The required output consists solely of the lines from the line containing "Is small bottle" through the end of the records, copied exactly.

TASK INPUTS:
================

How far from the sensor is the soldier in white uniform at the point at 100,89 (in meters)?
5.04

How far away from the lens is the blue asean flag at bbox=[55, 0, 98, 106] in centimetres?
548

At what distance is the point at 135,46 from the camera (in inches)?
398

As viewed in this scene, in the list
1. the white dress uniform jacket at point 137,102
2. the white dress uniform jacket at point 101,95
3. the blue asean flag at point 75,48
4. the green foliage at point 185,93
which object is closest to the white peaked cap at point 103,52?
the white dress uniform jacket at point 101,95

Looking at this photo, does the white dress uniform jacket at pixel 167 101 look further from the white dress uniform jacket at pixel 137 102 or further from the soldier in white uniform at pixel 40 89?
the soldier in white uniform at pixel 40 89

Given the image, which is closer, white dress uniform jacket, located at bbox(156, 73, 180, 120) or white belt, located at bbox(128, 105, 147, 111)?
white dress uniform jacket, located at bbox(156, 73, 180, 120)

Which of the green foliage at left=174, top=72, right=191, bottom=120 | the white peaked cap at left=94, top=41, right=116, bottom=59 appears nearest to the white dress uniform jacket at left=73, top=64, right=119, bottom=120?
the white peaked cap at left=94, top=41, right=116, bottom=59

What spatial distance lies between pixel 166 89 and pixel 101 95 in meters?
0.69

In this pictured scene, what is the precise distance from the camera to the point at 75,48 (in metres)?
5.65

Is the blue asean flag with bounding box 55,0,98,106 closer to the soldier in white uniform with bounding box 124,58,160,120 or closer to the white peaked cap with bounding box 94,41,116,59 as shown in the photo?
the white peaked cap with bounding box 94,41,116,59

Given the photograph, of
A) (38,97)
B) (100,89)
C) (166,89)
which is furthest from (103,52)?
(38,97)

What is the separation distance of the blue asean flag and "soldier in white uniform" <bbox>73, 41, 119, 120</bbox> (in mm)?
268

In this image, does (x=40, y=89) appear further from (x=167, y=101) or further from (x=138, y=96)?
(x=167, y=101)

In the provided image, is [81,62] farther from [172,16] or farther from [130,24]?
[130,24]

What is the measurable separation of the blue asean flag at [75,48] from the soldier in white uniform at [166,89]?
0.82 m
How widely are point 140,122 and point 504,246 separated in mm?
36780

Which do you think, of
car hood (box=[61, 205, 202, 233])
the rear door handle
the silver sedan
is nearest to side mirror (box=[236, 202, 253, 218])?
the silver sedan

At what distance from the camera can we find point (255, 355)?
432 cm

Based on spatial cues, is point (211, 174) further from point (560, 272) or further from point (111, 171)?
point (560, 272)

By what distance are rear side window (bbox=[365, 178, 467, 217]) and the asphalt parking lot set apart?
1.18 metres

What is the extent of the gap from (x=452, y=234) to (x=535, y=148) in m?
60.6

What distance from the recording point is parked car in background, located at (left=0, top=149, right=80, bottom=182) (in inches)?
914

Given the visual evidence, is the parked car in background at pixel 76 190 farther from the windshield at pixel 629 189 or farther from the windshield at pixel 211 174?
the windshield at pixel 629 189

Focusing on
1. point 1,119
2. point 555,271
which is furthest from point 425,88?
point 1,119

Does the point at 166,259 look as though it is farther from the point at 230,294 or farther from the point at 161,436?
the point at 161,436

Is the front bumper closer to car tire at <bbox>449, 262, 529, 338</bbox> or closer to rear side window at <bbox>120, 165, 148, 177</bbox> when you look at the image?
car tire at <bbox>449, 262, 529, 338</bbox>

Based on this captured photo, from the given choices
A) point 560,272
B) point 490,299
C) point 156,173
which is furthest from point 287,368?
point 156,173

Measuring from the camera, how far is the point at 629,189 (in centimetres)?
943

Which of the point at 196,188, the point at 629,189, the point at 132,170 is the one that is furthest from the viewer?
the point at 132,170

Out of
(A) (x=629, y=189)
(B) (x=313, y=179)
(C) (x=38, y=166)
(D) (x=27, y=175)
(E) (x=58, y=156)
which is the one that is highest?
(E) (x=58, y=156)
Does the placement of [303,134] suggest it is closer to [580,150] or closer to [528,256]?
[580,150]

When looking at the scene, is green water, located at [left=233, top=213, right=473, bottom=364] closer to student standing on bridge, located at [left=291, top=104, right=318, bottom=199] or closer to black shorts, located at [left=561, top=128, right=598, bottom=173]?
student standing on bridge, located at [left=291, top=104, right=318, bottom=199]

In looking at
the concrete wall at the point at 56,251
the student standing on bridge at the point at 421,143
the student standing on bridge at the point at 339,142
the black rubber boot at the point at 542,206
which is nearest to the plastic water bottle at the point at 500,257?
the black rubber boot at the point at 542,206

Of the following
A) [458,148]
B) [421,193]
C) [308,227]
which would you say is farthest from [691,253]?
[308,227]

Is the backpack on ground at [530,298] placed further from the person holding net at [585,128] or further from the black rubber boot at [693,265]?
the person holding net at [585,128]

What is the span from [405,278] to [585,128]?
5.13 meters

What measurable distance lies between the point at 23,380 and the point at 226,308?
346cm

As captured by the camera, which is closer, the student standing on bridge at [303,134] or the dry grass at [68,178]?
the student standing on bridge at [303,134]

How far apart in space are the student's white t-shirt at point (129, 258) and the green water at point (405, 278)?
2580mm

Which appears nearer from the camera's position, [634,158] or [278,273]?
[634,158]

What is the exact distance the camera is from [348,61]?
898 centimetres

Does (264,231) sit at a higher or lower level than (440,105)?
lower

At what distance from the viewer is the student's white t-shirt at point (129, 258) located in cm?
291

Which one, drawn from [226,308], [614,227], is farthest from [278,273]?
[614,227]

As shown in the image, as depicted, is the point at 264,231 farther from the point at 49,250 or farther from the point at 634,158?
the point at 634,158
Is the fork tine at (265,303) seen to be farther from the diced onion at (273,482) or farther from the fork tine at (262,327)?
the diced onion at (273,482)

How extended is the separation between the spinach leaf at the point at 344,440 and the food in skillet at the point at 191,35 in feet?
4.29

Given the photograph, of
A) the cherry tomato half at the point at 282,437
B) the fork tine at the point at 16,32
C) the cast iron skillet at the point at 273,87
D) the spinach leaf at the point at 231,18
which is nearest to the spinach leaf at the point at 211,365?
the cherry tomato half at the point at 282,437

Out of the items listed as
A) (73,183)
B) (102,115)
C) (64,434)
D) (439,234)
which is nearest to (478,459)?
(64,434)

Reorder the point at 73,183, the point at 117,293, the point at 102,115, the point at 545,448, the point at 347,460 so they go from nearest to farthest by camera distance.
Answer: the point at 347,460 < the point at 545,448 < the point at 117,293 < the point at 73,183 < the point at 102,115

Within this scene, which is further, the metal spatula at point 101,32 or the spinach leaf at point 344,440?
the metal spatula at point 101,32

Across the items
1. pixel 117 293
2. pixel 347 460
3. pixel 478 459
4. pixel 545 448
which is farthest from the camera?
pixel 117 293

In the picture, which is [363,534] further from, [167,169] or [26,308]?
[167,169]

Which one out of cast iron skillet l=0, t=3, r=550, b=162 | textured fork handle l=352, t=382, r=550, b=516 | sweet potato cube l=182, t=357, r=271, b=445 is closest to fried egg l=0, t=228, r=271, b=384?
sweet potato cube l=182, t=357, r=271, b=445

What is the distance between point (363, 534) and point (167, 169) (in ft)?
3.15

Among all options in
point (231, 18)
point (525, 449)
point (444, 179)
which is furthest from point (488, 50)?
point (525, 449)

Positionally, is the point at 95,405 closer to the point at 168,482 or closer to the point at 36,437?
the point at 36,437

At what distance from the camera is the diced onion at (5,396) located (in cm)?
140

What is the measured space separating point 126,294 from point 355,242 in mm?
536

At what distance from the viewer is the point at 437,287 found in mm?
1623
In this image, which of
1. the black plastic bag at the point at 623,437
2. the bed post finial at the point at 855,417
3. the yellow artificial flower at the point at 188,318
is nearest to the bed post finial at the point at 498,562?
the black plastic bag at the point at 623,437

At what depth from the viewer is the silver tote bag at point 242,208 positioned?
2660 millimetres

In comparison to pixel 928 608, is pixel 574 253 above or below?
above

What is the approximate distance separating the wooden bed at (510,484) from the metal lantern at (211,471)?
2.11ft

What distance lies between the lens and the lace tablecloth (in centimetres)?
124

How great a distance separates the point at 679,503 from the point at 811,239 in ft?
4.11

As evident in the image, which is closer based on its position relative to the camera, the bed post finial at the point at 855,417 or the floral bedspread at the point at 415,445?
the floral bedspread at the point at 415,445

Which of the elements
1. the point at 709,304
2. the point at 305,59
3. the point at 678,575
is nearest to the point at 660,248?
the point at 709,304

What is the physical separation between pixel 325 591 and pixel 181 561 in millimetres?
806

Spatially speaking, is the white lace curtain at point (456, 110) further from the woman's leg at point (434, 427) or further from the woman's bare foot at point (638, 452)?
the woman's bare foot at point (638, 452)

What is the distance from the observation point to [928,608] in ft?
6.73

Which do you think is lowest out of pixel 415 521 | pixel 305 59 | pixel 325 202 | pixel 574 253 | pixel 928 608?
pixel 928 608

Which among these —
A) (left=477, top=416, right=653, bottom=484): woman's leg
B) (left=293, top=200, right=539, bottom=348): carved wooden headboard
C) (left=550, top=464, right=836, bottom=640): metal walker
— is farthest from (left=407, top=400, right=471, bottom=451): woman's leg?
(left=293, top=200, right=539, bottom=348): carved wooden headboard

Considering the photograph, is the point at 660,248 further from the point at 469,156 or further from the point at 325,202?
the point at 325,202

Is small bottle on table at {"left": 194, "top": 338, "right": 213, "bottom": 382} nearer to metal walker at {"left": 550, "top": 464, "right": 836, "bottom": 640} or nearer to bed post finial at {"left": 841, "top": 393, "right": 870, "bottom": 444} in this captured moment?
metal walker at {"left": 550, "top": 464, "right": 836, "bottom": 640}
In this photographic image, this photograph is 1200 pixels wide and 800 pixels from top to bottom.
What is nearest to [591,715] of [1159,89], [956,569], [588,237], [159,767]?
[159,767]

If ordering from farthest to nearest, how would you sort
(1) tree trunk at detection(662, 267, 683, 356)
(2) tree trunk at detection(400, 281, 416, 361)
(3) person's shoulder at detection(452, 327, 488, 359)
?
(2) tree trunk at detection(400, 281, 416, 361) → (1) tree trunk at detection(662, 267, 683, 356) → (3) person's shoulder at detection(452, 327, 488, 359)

================

EXERCISE RESULT:
Is small bottle on table at {"left": 194, "top": 338, "right": 213, "bottom": 382} nearer to metal walker at {"left": 550, "top": 464, "right": 836, "bottom": 640} or nearer to bed post finial at {"left": 841, "top": 393, "right": 870, "bottom": 444} in this captured moment?
metal walker at {"left": 550, "top": 464, "right": 836, "bottom": 640}
In this photographic image, this photograph is 1200 pixels wide and 800 pixels from top to bottom.
What is nearest to [591,715] of [1159,89], [956,569], [588,237], [159,767]?
[159,767]

If ordering from farthest to nearest, how would you sort
(1) tree trunk at detection(662, 267, 683, 356)
(2) tree trunk at detection(400, 281, 416, 361)
(3) person's shoulder at detection(452, 327, 488, 359)
?
(2) tree trunk at detection(400, 281, 416, 361) → (1) tree trunk at detection(662, 267, 683, 356) → (3) person's shoulder at detection(452, 327, 488, 359)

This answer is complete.